**Enunciado a**
Copia sin ningún cambio las líneas del listado que van desde su comienzo hasta la línea que contiene "xmin=50 ymin=92 xmax=62 ymax=120", ambas incluidas.

**Fragmento de la página**
== == ==
El Galeón de Manila o Nao de la China fue la primera ruta estable que surcó el Pacífico enlazando Asia y América. Desde su asentamiento en las Filipinas, España centralizó el comercio del extremo oriente hacia las costas americanas. Casi tres siglos duró aquella ruta que unió Manila con Sevilla a través de México.
Para entender la enorme importancia de aquella ruta hay que situarse en el siglo XVI, cuando la navegación depende todavía de los vientos y las corrientes marinas, y enormes extensiones del planeta permanecen inexploradas. Las dos grandes potencias marítimas del momento son Portugal y España. Ambas se han repartido los océanos. A Portugal le corresponde la costa brasileña, las rutas africanas y el océano índico; España controla el Atlántico norte, la costa pacífica americana y, tras el viaje de Legazpi y Urdaneta, el pacífico desde América hasta las Filipinas. El objetivo de ese reparto es acceder al mercado del Lejano oriente: China, India, Japón, Siam. Como la ruta mediterránea está cerrada por el Imperio Otomano, Portugal ha abierto su camino en dirección Sur-Este, bordeando África; España lo abrirá en dirección Oeste, desde América.
El mercado asiático
¿Por qué era tan importante el mercado oriental? Por el valor de sus mercancías. De allí venían las especies -rarísimas en Europa-, las porcelanas y las sedas, los marfiles y maderas lacadas; cosas perfectamente superfluas, pero muy escasas y, por tanto, muy caras, de modo que eran codiciadísimas en las grandes ciudades y en las cortes europeas. La Corona que consiguiera patrocinar tal tráfico obtendría una excelente fuente de ingresos. España necesitaba ese dinero: la política imperial de Carlos I había sido tan gloriosa como cara; Felipe II quiere conservar la gloria, pero es perfectamente consciente de que hay que pagarla. Además, como era ya tradición en el caso español, la apertura de los mares no era sólo un imperativo comercial, sino que venía dictada por consideraciones de rango mayor: primero, religiosas; además, políticas y militares.
== == ==
**Listado de datos**

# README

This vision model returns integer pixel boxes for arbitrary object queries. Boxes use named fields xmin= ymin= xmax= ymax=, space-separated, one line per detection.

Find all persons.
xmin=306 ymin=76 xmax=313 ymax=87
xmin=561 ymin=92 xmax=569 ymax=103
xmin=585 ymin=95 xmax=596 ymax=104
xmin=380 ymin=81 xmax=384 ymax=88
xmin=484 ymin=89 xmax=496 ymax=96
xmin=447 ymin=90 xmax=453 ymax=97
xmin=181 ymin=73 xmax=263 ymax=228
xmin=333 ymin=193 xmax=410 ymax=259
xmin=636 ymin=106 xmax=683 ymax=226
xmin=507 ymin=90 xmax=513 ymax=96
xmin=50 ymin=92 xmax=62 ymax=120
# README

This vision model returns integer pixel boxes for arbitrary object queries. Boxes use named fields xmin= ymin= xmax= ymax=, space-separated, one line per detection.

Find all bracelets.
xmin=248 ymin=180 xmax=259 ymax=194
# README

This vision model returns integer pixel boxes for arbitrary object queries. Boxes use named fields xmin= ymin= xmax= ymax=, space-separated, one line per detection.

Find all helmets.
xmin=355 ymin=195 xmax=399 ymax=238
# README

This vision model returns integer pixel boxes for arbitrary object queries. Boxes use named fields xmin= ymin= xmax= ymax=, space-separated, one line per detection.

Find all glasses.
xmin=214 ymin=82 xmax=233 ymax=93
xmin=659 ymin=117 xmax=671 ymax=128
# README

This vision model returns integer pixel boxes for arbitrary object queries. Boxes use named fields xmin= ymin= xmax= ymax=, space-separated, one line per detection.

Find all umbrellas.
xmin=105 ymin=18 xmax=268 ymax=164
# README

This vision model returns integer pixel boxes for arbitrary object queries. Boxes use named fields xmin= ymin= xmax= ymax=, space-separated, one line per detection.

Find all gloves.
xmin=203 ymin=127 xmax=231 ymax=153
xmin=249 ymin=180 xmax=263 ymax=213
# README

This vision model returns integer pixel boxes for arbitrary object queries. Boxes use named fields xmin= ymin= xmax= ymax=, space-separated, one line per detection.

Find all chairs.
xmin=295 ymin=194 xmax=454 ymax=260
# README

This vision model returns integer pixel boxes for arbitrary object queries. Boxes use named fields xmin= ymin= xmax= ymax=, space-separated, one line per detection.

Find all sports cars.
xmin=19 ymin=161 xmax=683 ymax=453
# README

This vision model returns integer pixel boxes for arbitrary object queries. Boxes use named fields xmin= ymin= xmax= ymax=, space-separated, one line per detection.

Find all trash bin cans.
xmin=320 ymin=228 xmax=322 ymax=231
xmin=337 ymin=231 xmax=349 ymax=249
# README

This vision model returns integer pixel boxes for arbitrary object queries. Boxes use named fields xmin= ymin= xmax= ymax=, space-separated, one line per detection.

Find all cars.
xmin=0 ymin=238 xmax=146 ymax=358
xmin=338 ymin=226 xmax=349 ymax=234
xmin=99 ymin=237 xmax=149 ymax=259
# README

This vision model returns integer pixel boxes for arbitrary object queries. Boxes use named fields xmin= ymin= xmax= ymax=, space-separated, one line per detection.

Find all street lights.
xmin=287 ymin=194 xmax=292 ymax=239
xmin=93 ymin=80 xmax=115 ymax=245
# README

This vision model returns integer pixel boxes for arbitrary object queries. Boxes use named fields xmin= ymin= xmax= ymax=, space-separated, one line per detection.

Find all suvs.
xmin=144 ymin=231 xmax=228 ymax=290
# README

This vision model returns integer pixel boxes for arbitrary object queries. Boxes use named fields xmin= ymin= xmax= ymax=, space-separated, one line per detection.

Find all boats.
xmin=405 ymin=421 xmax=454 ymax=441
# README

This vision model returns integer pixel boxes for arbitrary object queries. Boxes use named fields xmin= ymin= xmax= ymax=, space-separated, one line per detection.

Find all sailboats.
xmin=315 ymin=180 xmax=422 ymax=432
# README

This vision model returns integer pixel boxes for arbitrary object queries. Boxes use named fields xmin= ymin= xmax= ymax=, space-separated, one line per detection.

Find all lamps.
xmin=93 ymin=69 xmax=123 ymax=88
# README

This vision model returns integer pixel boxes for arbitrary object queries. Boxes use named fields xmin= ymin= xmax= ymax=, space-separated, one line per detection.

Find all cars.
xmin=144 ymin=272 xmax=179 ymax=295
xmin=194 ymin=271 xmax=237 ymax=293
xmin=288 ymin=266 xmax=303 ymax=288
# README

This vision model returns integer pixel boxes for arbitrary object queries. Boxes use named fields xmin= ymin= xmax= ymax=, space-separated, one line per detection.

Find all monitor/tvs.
== == ==
**Enunciado b**
Responde brevemente a estas preguntas sobre el texto del Galeón de Manila:
(i) ¿Cuánto tiempo duró la ruta que unió Manila con Sevilla a través de México?
(ii) ¿Qué imperio tenía cerrada la ruta mediterránea?
(iii) ¿Qué monarca quiere conservar la gloria, aunque es consciente de que hay que pagarla?

**Solución desarrollada a**
# README

This vision model returns integer pixel boxes for arbitrary object queries. Boxes use named fields xmin= ymin= xmax= ymax=, space-separated, one line per detection.

Find all persons.
xmin=306 ymin=76 xmax=313 ymax=87
xmin=561 ymin=92 xmax=569 ymax=103
xmin=585 ymin=95 xmax=596 ymax=104
xmin=380 ymin=81 xmax=384 ymax=88
xmin=484 ymin=89 xmax=496 ymax=96
xmin=447 ymin=90 xmax=453 ymax=97
xmin=181 ymin=73 xmax=263 ymax=228
xmin=333 ymin=193 xmax=410 ymax=259
xmin=636 ymin=106 xmax=683 ymax=226
xmin=507 ymin=90 xmax=513 ymax=96
xmin=50 ymin=92 xmax=62 ymax=120

**Solución desarrollada b**
(i) Casi tres siglos.
(ii) El Imperio Otomano.
(iii) Felipe II.